Nul doute maintenant que le premier défi de l’Enseignement catholique – tout comme la catéchèse – est l’évangélisation. On apprend ainsi que le secrétariat général de l’Enseignement catholique vient d’envoyer à tous les chefs d’établissement un document dont tout le monde parle, intitulé Annonce explicite de l’Evangile dans les établissements catholiques d’enseignement. Une très bonne nouvelle, mais un chantier immense. Premiers éléments d’explication.
Les écoles chrétiennes : une responsabilité de la mission de l’Eglise
Face à la sécularisation de la société, comment faire une proposition explicite de foi dans les écoles chrétiennes ? s’interroge-t-on. Selon le secrétaire général de l’Enseignement catholique, Eric Delabarre, la conférence nationale de l’enseignement catholique élaborera d’ici à juillet 2009 « des orientations claires » et des instruments pour « aider » tous les établissements à « assumer pleinement leur rôle » : « En matière d’annonce explicite de la foi, explique-t-il, il y a une nécessité de donner des grandes lignes de conduite pour dire ce que l’on peut faire, ce que l’on doit faire et comment. Il ne s’agit pas de convertir les jeunes, mais de proposer pour les professeurs un témoignage de croyant ». D’où ce document Annonce explicite de l’Evangile dans les établissements catholiques d’enseignement qu’il vient d’envoyer à tous les chefs d’établissement, sur lequel nous aurons tout le loisir de revenir.

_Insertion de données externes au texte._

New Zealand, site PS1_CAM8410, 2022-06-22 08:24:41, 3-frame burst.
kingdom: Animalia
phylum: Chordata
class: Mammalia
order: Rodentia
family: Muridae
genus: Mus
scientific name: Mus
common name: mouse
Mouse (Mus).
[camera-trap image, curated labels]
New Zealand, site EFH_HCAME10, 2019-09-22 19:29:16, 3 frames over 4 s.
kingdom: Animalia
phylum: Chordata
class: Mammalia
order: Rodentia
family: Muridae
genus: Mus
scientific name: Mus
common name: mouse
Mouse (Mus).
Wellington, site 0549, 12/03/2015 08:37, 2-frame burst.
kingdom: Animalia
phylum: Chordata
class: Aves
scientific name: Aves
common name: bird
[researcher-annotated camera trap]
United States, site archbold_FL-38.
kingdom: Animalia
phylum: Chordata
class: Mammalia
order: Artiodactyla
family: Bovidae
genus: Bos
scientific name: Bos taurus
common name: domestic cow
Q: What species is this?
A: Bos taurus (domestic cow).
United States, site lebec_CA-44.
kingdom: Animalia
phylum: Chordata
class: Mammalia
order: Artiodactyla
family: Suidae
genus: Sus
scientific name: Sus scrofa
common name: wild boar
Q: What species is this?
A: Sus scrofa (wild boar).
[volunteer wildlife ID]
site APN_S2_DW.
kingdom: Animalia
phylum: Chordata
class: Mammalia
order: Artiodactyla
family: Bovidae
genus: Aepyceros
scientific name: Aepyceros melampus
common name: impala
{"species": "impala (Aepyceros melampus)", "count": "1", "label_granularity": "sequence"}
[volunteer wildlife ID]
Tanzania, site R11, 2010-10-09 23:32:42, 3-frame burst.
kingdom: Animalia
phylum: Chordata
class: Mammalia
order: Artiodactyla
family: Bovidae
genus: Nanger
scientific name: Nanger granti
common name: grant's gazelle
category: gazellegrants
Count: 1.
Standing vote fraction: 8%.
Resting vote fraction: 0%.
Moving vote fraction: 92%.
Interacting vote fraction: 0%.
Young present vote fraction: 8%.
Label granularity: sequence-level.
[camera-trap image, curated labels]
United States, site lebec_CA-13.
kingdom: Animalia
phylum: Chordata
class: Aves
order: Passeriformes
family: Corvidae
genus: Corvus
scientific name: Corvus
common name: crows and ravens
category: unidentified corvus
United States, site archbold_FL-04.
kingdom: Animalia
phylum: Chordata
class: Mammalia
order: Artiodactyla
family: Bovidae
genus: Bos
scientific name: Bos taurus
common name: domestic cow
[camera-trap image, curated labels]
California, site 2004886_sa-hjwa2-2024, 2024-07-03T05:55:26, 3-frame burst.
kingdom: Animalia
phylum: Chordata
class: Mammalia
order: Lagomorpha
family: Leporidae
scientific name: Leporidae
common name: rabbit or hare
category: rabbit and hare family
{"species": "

Dans un entretien donné sur le site de la Conférence des évêques de France, il répond à la question de savoir quelle part prend l’Enseignement catholique dans l’évangélisation (lire ici) : « Tout élève proche ou éloigné de la foi a le droit d’entendre que Jésus-Christ peut être un chemin pour lui s’il exerce sa liberté responsable. (…) L’annonce explicite de l’Evangile dans les établissements catholiques d’enseignement montre une vraie prise de conscience de l’importance de satisfaire le droit des parents et des enfants à entendre cette annonce dans le respect des libertés de chacun. Dans le cas contraire, l’Enseignement catholique ne répondrait pas à la mission qui lui a été confiée. Il ne suffit pas de vivre l’Evangile à l’intérieur de nos établissements, même si c’est bien et nécessaire. Il faut dire au nom de quoi nous vivons. Et c’est un défi ! »
Comment évangéliser à l’école ?
Dire au nom de quoi nous vivons n’est pas suffisant… si, justement, l’annonce n’est pas explicite, autrement dit si le kérygme n’est pas offert librement dans le cadre d’une première annonce (lire ici une définition de l’annonce explicite et de la première annonce). Ainsi, pour être crédible, le témoignage de vie des enseignants et catéchistes doit être en adéquation avec la Parole de vie annoncée. On ne peut donc faire l’économie de l’amour porté par les enseignants et catéchistes envers les enfants, d’où l’urgence de réfléchir à de nouvelles méthodes éducatives, qui sans laxisme, permettent de respecter l’enfant dans toutes ses dimensions (affectives, psychologiques, spirituelles…) et donc de l’aimer vraiment. Il faut alors des enseignants et catéchistes à la fois exemplaires dans leur conduite et qui, vivant avec le Christ, souhaitent le faire connaître aux enfants qui leur sont confiés. Donc espérer de tout son coeur évangéliser les enfants, tout en respectant leur liberté.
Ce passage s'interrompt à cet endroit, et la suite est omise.